- What the task asks -
Gather every line in the records below that contains the string "instances", matching case exactly, and list those lines.

======== Material for this task ========

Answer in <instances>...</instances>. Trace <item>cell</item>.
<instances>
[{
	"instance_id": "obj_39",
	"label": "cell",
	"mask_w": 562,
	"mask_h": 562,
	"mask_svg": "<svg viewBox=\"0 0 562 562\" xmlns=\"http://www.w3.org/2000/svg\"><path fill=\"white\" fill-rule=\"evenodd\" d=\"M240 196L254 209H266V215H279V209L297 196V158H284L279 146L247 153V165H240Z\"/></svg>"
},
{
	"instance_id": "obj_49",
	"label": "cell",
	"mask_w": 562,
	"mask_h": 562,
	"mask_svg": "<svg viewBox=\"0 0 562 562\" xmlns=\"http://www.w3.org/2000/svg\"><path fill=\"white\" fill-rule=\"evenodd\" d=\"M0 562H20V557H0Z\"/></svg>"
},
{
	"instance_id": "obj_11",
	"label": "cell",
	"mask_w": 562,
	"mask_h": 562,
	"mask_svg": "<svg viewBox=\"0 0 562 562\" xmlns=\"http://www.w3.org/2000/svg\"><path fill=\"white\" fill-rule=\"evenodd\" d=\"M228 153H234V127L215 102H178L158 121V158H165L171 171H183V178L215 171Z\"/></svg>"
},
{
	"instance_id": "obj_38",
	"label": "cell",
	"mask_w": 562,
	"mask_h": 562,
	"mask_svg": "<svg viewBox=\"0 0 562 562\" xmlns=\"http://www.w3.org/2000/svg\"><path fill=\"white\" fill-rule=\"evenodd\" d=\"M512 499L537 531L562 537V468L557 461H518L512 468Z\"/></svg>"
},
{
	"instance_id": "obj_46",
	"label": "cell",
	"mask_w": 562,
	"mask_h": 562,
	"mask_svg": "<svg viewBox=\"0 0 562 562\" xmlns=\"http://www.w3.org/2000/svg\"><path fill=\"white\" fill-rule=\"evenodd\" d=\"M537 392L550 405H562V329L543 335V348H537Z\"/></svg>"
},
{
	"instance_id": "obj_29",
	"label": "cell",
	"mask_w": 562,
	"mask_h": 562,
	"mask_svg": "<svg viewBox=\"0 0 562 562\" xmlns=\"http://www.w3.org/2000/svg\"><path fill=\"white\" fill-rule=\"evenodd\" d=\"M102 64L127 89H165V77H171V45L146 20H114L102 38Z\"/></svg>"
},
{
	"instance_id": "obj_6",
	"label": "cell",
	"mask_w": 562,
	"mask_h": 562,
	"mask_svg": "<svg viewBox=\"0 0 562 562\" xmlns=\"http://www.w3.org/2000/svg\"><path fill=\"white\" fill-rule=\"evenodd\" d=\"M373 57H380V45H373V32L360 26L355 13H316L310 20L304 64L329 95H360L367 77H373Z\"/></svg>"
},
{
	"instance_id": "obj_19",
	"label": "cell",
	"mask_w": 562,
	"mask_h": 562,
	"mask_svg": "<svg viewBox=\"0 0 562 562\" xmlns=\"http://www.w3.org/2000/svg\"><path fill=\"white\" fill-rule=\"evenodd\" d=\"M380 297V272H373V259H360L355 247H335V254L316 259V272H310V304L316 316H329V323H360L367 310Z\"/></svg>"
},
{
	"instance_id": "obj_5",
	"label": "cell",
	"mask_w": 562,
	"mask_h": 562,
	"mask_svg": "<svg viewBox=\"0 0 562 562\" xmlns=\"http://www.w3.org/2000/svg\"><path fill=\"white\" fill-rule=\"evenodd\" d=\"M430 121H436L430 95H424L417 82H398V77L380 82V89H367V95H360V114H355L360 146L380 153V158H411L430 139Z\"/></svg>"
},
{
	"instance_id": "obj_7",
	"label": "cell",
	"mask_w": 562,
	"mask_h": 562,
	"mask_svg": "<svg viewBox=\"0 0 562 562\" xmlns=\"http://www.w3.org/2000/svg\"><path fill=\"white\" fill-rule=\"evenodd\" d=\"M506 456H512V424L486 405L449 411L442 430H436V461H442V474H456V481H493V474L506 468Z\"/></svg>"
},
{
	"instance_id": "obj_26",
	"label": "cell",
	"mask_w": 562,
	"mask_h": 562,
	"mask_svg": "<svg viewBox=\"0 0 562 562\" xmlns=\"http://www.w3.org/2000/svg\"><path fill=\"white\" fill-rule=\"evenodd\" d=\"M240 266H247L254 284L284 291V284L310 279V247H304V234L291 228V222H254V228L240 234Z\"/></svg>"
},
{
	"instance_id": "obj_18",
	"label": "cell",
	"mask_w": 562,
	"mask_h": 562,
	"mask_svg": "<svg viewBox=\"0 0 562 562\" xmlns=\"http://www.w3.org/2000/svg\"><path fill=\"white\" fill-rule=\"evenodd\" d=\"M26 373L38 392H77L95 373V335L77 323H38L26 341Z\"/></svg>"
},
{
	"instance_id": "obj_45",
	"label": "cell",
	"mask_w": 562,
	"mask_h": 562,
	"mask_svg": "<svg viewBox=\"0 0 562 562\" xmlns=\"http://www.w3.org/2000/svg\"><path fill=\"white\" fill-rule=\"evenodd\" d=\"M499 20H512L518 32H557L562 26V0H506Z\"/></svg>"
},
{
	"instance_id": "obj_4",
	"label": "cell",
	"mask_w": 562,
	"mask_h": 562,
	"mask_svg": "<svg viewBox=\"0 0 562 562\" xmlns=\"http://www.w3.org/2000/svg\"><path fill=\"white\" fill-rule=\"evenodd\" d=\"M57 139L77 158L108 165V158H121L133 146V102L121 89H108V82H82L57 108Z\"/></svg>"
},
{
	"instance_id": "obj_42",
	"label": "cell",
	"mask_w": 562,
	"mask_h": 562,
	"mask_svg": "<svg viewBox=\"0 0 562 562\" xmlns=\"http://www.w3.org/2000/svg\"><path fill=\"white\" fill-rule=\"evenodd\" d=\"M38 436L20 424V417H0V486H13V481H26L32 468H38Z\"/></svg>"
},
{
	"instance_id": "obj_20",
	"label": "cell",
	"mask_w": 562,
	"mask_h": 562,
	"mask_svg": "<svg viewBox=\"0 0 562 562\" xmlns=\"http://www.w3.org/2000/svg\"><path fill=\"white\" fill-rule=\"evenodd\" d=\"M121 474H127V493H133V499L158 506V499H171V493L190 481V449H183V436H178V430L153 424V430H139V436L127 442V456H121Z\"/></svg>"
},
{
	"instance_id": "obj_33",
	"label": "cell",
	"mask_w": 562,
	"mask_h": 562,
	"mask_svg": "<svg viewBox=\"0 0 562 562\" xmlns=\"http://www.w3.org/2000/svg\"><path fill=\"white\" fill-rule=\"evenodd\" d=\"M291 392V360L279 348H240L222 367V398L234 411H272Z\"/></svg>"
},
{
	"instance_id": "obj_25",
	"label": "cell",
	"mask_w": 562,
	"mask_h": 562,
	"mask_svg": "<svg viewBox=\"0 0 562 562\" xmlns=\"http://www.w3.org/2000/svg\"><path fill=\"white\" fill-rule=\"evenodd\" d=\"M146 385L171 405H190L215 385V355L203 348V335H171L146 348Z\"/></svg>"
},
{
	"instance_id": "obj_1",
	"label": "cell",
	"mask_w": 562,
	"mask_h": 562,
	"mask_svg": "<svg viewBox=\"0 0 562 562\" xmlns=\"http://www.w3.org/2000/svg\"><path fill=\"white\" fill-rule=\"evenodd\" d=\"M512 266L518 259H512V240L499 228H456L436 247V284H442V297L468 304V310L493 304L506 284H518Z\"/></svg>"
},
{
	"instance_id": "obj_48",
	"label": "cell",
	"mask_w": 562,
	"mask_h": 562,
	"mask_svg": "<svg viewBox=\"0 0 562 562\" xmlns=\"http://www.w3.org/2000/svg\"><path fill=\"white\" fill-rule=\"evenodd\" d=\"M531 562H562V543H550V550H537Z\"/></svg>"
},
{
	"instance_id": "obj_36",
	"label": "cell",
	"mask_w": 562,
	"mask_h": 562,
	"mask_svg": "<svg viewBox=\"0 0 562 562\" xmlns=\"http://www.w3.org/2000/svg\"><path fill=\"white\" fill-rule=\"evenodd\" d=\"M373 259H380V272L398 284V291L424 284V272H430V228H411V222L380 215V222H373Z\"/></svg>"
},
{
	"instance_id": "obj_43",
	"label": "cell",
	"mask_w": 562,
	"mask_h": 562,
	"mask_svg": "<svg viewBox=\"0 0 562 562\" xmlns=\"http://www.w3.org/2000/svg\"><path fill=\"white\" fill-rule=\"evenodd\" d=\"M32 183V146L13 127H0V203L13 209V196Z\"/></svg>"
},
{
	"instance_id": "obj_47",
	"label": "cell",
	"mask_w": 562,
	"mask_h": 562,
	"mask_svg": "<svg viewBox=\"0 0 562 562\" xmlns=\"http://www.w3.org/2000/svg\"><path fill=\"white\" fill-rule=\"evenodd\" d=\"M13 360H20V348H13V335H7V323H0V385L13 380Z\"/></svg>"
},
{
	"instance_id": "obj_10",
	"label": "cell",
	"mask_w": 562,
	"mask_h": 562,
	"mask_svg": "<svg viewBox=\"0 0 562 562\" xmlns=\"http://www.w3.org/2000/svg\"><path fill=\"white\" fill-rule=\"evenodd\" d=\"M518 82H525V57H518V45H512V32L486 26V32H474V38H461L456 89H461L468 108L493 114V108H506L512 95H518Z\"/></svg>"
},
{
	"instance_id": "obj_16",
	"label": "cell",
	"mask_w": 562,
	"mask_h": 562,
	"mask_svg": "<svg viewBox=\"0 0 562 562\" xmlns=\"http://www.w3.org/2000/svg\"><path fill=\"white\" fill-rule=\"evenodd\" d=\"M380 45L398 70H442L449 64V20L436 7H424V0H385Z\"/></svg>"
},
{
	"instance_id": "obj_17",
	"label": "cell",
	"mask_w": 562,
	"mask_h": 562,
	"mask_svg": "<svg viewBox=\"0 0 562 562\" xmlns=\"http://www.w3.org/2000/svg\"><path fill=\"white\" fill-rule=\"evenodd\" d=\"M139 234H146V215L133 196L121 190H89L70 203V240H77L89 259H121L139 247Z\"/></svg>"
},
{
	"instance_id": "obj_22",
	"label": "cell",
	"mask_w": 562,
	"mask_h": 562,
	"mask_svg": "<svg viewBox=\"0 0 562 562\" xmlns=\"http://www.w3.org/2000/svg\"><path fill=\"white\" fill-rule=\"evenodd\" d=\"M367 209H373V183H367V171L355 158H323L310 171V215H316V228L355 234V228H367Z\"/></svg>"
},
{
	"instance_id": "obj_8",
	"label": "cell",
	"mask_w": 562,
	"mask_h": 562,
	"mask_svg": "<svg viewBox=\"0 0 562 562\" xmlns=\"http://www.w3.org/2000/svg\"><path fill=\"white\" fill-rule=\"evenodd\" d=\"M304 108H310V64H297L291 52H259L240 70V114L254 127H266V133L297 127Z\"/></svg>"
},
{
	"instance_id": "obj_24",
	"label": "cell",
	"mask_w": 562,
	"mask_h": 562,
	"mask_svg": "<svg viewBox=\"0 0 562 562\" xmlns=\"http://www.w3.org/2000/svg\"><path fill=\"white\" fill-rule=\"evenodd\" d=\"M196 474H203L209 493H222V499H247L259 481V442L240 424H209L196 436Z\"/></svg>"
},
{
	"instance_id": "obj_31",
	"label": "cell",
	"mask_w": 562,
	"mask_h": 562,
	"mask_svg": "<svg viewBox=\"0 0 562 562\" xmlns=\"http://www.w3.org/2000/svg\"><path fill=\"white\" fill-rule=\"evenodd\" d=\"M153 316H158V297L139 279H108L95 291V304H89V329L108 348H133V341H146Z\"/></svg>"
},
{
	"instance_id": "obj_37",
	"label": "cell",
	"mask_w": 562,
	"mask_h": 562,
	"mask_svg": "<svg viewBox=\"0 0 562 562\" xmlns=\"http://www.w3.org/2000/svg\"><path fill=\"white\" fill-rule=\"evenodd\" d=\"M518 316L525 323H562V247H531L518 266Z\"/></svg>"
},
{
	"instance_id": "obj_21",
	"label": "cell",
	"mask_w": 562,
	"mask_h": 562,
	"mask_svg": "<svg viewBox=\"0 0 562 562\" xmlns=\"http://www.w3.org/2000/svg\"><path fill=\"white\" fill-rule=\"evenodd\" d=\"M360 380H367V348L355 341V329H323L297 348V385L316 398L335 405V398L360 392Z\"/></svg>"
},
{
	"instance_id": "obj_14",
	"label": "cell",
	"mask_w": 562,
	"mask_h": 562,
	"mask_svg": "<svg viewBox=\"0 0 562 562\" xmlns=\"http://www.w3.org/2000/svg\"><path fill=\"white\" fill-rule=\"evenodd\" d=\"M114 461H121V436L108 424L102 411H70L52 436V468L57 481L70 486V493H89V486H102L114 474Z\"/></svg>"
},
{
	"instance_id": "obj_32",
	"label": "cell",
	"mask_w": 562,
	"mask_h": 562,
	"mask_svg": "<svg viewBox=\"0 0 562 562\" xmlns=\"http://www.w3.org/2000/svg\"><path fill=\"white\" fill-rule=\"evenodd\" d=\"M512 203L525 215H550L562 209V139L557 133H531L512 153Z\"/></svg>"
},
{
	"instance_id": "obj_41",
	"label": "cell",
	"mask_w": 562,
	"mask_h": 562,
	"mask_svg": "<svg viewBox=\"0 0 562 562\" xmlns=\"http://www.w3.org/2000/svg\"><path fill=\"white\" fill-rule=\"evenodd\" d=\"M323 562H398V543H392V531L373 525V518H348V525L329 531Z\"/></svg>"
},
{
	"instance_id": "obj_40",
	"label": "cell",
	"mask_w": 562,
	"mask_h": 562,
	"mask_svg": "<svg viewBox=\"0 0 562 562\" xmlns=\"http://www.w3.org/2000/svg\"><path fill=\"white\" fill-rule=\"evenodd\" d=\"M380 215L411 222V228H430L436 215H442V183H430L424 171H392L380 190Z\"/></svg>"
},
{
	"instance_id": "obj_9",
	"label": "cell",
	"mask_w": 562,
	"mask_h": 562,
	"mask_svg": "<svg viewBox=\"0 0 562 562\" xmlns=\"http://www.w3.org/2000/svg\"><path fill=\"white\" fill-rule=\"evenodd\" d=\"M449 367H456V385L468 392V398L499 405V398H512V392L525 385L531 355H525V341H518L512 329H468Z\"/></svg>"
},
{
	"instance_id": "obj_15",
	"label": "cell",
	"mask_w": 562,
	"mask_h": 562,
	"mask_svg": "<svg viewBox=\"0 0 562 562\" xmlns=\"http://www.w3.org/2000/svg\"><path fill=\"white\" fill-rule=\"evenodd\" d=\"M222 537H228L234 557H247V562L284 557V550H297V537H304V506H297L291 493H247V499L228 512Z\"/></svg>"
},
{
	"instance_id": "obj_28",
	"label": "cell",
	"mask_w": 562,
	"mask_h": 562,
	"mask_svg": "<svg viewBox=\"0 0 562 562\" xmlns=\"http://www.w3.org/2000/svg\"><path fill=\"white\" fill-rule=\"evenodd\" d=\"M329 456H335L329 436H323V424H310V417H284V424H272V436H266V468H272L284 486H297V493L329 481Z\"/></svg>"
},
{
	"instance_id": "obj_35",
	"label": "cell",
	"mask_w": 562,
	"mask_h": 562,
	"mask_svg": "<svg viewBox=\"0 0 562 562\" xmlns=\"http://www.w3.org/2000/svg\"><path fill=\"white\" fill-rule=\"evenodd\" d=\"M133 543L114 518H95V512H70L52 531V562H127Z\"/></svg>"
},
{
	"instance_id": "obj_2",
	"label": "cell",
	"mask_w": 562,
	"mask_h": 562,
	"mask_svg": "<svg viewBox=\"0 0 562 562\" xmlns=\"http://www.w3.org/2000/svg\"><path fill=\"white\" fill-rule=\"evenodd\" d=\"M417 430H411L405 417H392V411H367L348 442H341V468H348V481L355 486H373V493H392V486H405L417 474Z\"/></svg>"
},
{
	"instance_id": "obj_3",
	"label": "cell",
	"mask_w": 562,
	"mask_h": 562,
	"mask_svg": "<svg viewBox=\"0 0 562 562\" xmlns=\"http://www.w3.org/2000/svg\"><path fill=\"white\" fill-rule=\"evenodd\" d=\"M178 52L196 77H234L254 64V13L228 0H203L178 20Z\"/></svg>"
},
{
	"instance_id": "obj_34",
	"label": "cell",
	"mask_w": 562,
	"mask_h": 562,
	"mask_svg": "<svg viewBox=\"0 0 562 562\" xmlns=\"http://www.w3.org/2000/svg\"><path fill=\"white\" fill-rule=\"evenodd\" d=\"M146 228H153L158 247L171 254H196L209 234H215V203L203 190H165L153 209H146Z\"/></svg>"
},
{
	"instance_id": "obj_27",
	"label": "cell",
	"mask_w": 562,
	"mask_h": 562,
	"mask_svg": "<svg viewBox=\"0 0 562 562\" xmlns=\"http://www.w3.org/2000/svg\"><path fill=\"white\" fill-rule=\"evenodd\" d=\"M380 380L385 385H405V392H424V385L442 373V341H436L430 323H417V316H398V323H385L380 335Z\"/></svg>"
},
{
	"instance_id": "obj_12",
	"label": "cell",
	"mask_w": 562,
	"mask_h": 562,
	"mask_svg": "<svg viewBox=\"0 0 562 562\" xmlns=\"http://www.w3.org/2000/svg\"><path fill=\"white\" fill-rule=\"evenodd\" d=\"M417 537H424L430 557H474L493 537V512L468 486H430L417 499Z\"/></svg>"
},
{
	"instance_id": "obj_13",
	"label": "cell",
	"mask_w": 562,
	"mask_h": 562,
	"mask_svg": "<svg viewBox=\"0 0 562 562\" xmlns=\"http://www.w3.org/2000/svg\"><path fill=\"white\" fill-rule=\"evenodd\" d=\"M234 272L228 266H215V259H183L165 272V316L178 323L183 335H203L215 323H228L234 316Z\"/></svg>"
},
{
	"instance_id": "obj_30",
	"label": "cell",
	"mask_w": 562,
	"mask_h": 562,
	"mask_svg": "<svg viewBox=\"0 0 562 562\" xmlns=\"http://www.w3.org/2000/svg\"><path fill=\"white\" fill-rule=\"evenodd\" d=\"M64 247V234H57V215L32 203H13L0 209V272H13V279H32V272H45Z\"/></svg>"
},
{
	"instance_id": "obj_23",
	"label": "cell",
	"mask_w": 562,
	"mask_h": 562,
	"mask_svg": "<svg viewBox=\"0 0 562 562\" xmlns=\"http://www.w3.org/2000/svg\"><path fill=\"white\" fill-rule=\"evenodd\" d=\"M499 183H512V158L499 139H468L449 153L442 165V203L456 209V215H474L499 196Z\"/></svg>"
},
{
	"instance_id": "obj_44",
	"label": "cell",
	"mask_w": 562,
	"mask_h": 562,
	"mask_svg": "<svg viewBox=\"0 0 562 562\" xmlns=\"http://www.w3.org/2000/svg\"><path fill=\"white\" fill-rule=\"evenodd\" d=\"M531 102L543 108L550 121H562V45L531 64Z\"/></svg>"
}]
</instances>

========

- The answer -
Answer in <instances>...</instances>. Trace <item>cell</item>.
<instances>
</instances>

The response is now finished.